Agricultural Research Service


item Bakst, Murray

Submitted to: European Poultry Conference Proceedings
Publication Type: Proceedings
Publication Acceptance Date: 2/1/1995
Publication Date: N/A
Citation: N/A

Interpretive Summary: Poultry semen storage technology has not advanced significantly in over a decade. It is the premise of this work that further advances will only be realized when the biological mechanism which promote sperm survival in the hen's oviduct for several weeks are understood. This paper reviews current ideas and offer some speculation on the mechanisms controlling oviducal sperm transport and storage in the hen. Based on the observations reviewed it was suggested that sperm carrying foreign DNA should be inseminated immediately after oviposition in order to maximize the number of sperm at the site of fertilization at the upper end of the oviduct.

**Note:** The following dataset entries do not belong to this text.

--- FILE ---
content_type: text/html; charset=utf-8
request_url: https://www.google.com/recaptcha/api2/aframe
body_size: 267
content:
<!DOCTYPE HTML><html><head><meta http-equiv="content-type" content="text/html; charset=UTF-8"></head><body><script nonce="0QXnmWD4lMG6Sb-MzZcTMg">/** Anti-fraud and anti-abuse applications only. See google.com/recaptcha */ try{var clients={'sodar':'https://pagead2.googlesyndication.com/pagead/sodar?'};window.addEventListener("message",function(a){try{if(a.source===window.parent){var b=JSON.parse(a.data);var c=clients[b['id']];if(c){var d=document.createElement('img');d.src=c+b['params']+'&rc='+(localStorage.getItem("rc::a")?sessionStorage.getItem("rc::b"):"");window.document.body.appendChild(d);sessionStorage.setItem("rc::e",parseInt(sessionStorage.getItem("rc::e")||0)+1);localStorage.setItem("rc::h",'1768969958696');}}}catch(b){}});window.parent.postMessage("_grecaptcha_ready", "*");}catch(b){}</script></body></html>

Technical Abstract: Future significant advances in artificial insemination (AI) technology, which includes semen collection and insemination, as well as the storage and evaluation of semen, will only be realized when fundamental biological mechanisms describing the transport and storage of sperm in the hen's oviduct are understood. This brief review includes old as well as new ideas regarding possible biological mechanisms regulating oviducal sperm storage in hens. Also included are observations describing the distribution of sperm in the oviduct of turkey hens inseminated before or after the onset of egg production. Hens were inseminated with sperm stained with the nuclear fluorescent stain bisbenzimide. Using dual imaging techniques to visualize whole mounts of uterovaginal junction (UVJ) and infundibular mucosae, sperm distribution was assessed. Observations reveal that previous investigators underestimated the percentage of sperm storage tubules (SST) containing sperm. The onset of egg production resulted in reduced percentages of filled SST, indicating that the sperm storage capacity of the SST is diminished with the onset and continuation of egg production.